Friday, August 21, 2015

similarity() and trigram indexes

Continuing our adventures with watchlists...

Lets say we create a trigram index on our watchlist table:

CREATE INDEX watchlist_entry_gin_trigram_index
  ON watch_list_entry
  USING gin
  (entry COLLATE pg_catalog."default" gin_trgm_ops);

And now we want to use it.  This query will NOT use the index:

select *
from watch_list_entry
where similarity(entry, 'Tony Blair') > 0.5;

(221 secs)

But this pair of queries (which is functionally the same) WILL use the index:

select set_limit(0.5);

select *
from watch_list_entry
where similarity(entry, 'Tony Blair') > 0.5;

(34 secs)


Wednesday, August 19, 2015

the power of selective indexes

Today I was working for a client who was having a bit of a performance issue.  He has a table that looks like this:


Id Source Type Entry ParentID
1 FBI Name Charles Smith NULL
2 FBI Alias Chuck Smith 1
3 FBI Eye Color Brown 1
4 Interpol Name Richard Jones NULL
4Interpol Alias Dick Jones 4
6 Interpol Nationality UK 4


And so on, for about 12MM rows. (These are "wanted" lists -- and we get different attributes on a per-list or per-entry basis.) So what we want to do is let someone search by name, in which case we want to match any name or alias.
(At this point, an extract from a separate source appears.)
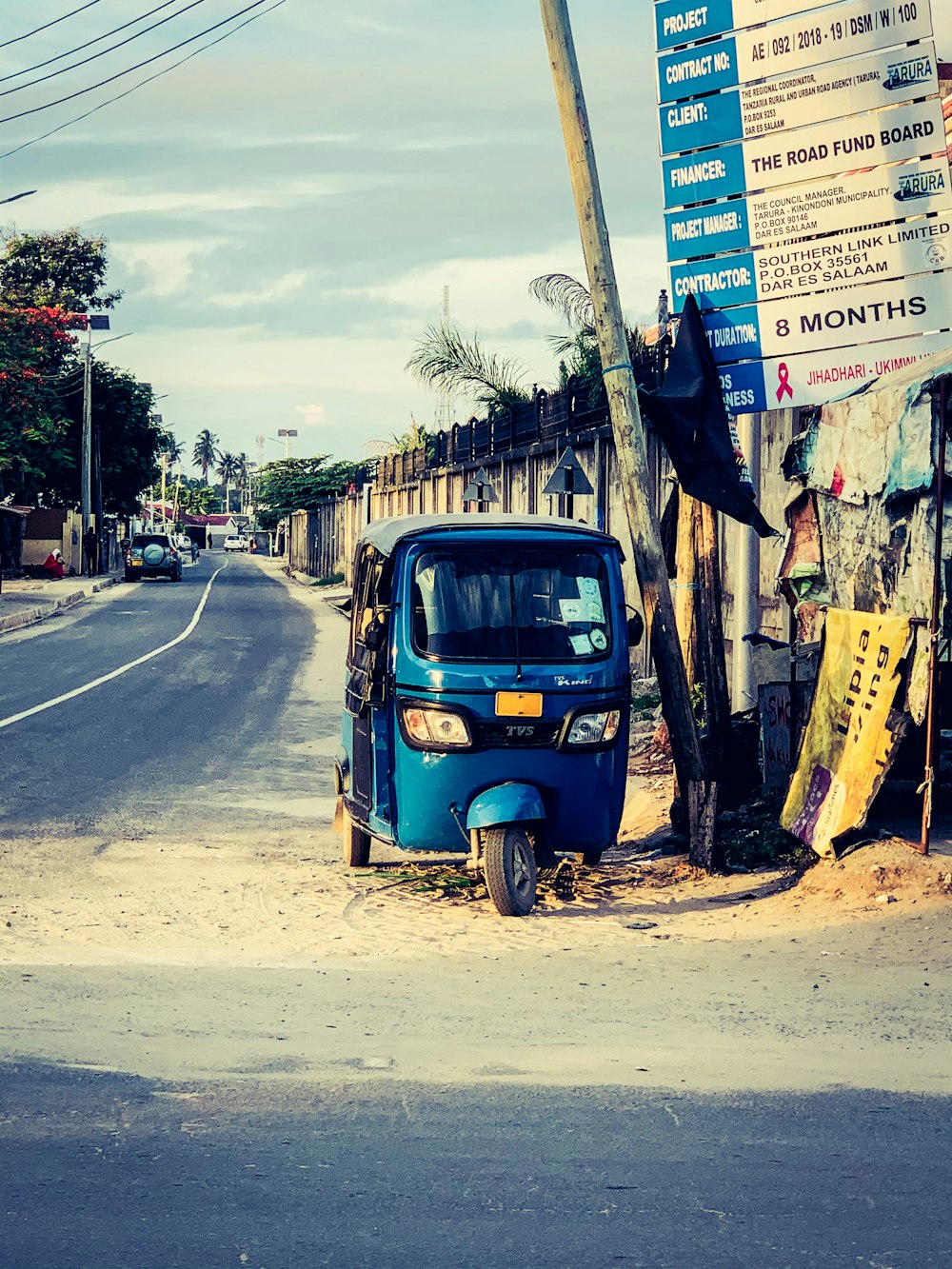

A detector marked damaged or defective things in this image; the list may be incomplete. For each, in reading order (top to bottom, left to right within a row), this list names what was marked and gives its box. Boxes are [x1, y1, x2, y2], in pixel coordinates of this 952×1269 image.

torn poster [781, 609, 914, 861]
We have a lot of lists, so we end up parallelizing the query like this:

select *
from watch_list
where source = 'FBI'
and similarity(name, 'Robert Cooper') > 0.5


But we were not getting the performance that we needed out of it that we needed. Enter "selective indexes", where we can limit the number of rows in the index, thus limiting the number of rows we have to search:

create index name_and_alias on watch_list (entry) where type in ('Name','Alias');


And boom!, we get the performance we need.